Je ne me souviens pas de mes premières années sauf quelques jours en maternelle, après je passe en CE1 et à ce dessin de chat un peu minable, les feutres ne marchaient plus. Est-ce cela les souvenirs d’enfance, l’arbre qui cache la forêt ?
Je ne me souviens pas n’avoir pas été timide avant d’être adulte, comme quoi ça passe !
Je ne me souviens pas de lui, d’elle, je sais que j’en ai oublié tout un tas, des copains je n’ai gardé en tête que quelques amis marquants, qu’est-ce qu’on garde, qu’est-ce qu’on oublie ? Je voudrais retrouver chaque petit moment de vie et m’en délecter dans les moments de blancs, de solitude, dans les entre-deux de ma vie. Je ne me souviens pas de la nostalgie, mais seulement des pensées douces, pas de la mélancolie, mais des moments doux qui ont fait ce que je suis.
Je me souviens de certaines phrases assassines et je ne me souviens pas de certains compliments.
Je ne me souviens pas avoir pensé que c’était si difficile de ne pas se souvenir.
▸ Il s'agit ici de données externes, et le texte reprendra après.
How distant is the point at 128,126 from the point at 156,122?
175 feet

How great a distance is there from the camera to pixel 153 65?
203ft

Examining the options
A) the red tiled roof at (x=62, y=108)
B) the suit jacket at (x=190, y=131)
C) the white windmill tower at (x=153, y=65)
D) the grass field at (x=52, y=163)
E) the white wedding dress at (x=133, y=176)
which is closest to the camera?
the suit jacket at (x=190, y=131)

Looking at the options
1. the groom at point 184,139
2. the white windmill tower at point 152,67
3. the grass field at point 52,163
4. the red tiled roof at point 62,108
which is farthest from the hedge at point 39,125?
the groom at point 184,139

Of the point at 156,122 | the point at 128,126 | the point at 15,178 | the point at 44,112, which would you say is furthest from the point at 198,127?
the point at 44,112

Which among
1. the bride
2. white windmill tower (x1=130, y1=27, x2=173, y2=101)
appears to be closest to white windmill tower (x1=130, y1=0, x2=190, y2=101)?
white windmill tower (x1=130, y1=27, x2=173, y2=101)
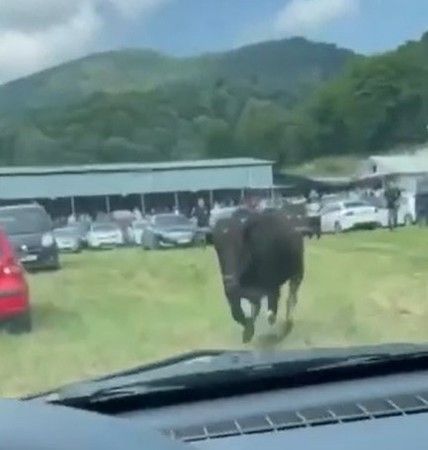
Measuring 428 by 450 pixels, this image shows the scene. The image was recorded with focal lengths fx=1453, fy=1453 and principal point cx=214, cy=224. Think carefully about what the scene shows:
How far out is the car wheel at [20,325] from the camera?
5.88 metres

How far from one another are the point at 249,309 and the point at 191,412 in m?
1.98

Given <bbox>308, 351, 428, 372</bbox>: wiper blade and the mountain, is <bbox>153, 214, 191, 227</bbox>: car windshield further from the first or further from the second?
<bbox>308, 351, 428, 372</bbox>: wiper blade

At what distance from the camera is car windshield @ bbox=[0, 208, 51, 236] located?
19.1 ft

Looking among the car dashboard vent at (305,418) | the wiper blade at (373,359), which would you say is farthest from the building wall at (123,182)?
the car dashboard vent at (305,418)

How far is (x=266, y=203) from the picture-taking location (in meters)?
6.33

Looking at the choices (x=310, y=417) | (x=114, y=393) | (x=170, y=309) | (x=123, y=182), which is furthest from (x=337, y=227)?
(x=310, y=417)

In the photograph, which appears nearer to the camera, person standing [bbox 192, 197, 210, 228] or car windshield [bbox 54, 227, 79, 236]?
car windshield [bbox 54, 227, 79, 236]

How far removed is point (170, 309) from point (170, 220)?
384mm

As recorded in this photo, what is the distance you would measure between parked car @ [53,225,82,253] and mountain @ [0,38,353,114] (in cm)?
53

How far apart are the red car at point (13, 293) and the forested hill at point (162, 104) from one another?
15.3 inches

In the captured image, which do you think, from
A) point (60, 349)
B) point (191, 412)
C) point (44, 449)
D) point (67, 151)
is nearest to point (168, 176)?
point (67, 151)

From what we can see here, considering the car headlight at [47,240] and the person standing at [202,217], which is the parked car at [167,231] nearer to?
the person standing at [202,217]

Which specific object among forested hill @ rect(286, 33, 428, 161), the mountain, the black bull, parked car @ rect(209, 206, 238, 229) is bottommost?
the black bull

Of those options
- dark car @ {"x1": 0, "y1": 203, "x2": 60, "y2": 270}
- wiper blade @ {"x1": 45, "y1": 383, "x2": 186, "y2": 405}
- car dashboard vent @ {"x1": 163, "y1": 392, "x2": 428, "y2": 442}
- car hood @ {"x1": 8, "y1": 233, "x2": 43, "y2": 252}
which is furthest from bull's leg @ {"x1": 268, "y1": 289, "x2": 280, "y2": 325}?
car dashboard vent @ {"x1": 163, "y1": 392, "x2": 428, "y2": 442}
C’est logique tout de même, pas facile d’attraper ce qui n’est plus, ou n’a jamais été.
Je préfère me souvenir et garder au chaud dans mon cœur les petits secrets de mes souvenirs. »
Olivia
Mon expérience d’écriture :
C’était un texte amusant à écrire qui m’a emmenée vers des souvenirs d’enfance. Cependant, mon esprit a retenu certaines choses, sachant que ce texte serait partagé ici.
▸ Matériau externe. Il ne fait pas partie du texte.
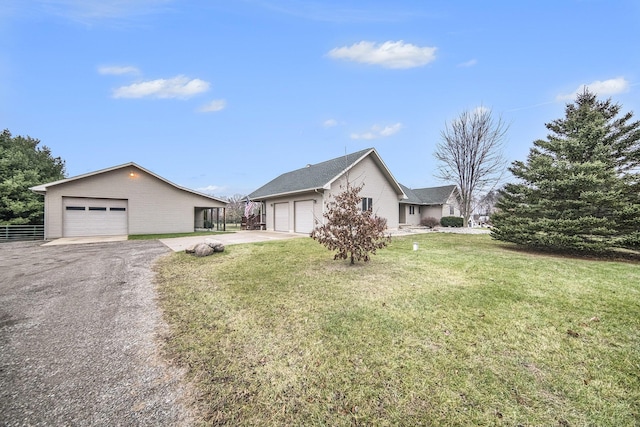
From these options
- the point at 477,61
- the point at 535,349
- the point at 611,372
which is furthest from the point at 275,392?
the point at 477,61

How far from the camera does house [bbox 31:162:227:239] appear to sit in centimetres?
1522

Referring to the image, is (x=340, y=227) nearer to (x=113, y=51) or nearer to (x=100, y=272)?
(x=100, y=272)

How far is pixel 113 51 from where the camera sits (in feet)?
42.7

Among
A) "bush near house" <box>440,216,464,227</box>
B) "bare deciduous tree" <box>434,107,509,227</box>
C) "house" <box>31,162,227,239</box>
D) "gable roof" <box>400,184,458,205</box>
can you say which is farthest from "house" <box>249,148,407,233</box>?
"bush near house" <box>440,216,464,227</box>

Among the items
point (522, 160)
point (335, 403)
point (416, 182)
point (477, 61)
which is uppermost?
point (477, 61)

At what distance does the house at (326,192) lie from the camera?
16031 millimetres

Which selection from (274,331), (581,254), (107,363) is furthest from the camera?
(581,254)

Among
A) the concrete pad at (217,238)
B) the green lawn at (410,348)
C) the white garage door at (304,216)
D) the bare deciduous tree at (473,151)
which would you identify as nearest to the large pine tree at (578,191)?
the green lawn at (410,348)

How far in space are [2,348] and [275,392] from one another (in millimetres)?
3609

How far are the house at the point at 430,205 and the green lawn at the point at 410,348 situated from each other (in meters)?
19.6

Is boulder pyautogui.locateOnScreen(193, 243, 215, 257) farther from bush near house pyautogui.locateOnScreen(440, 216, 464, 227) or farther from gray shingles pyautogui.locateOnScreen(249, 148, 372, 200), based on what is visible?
bush near house pyautogui.locateOnScreen(440, 216, 464, 227)

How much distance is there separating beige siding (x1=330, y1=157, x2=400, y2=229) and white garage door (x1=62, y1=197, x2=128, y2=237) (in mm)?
14253

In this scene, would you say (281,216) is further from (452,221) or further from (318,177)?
(452,221)

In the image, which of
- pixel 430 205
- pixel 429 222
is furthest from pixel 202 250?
pixel 430 205
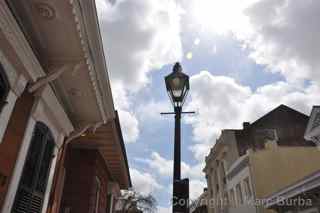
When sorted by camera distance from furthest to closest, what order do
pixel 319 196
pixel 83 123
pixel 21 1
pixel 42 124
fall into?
pixel 319 196 → pixel 83 123 → pixel 42 124 → pixel 21 1

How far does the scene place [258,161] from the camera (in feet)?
65.9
Cette consigne peut donc mener loin dans l’introspection, à la redécouverte de souvenirs enfouis.
La partie de la consigne « Je ne me souviens pas » est également très porteuse pour évoquer ce dont on a manqué. Là aussi, j’aurais besoin que ce texte ne soit pas partagé pour me laisser aller à l’écriture de sentiments très intimes.
Je vous conseille vivement d’explorer ces deux consignes, qui permettent à la fois de retrouver les souvenirs qui nous fondent et de prendre conscience de nos manques fondamentaux.
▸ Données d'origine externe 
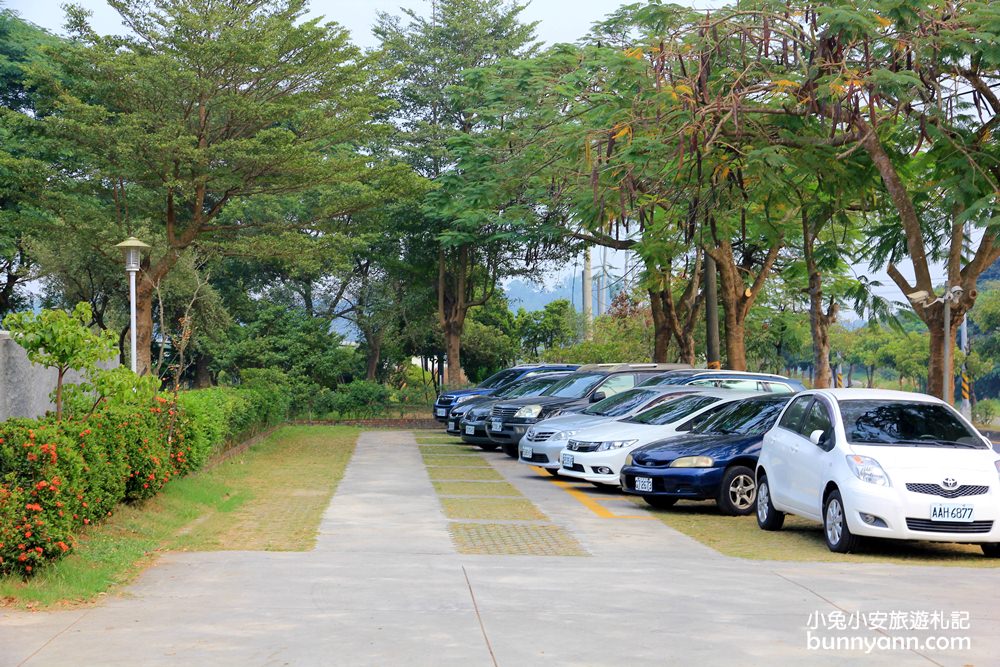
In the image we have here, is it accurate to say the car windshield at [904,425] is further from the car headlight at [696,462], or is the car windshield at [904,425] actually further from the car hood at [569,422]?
the car hood at [569,422]

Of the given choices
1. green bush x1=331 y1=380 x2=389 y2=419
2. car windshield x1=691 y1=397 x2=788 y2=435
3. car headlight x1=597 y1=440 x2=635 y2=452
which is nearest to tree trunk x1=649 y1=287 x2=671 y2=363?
green bush x1=331 y1=380 x2=389 y2=419

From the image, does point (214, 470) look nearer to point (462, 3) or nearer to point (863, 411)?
point (863, 411)

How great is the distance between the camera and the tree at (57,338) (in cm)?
1205

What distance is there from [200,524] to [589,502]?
5290 mm

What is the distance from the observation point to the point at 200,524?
13.3 m

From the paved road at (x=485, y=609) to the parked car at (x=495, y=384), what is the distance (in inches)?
715

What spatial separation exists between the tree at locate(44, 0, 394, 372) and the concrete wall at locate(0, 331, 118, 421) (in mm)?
7987

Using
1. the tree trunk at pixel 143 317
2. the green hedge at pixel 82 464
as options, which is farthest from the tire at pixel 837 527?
the tree trunk at pixel 143 317

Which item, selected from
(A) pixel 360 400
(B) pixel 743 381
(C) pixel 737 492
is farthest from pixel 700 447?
(A) pixel 360 400

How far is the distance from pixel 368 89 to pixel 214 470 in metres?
10.5

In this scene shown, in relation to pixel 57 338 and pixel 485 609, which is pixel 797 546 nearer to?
pixel 485 609

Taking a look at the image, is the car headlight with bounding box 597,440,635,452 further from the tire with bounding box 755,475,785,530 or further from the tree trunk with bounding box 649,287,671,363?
the tree trunk with bounding box 649,287,671,363

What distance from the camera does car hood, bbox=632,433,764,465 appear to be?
575 inches

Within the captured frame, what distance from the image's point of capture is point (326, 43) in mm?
24391
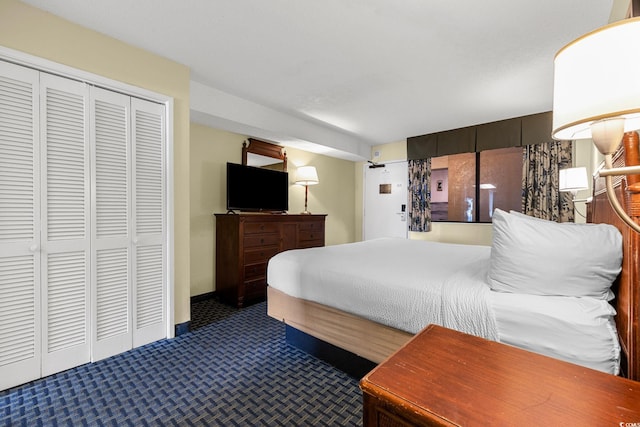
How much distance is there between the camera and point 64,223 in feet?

L’apport de « Je ne me souviens pas » dans l’écriture
- Contraste et profondeur : En juxtaposant « Je me souviens » et « Je ne me souviens pas », l’écrivant crée un contraste qui enrichit le texte. Cela permet de mettre en lumière non seulement les souvenirs clairs et distincts, mais aussi les vides, les oublis, et les zones floues de la mémoire. Cet aspect reflète la complexité et la non-linéarité de la mémoire humaine.
- Exploration de l’Inconscient : « Je ne me souviens pas » peut servir d’invitation à explorer l’inconscient. Dans la psychologie freudienne, l’oubli est souvent lié aux mécanismes de défense tels que le refoulement. Utiliser cette phrase dans l’écriture peut mener à une introspection sur ce qui est caché ou supprimé dans la mémoire.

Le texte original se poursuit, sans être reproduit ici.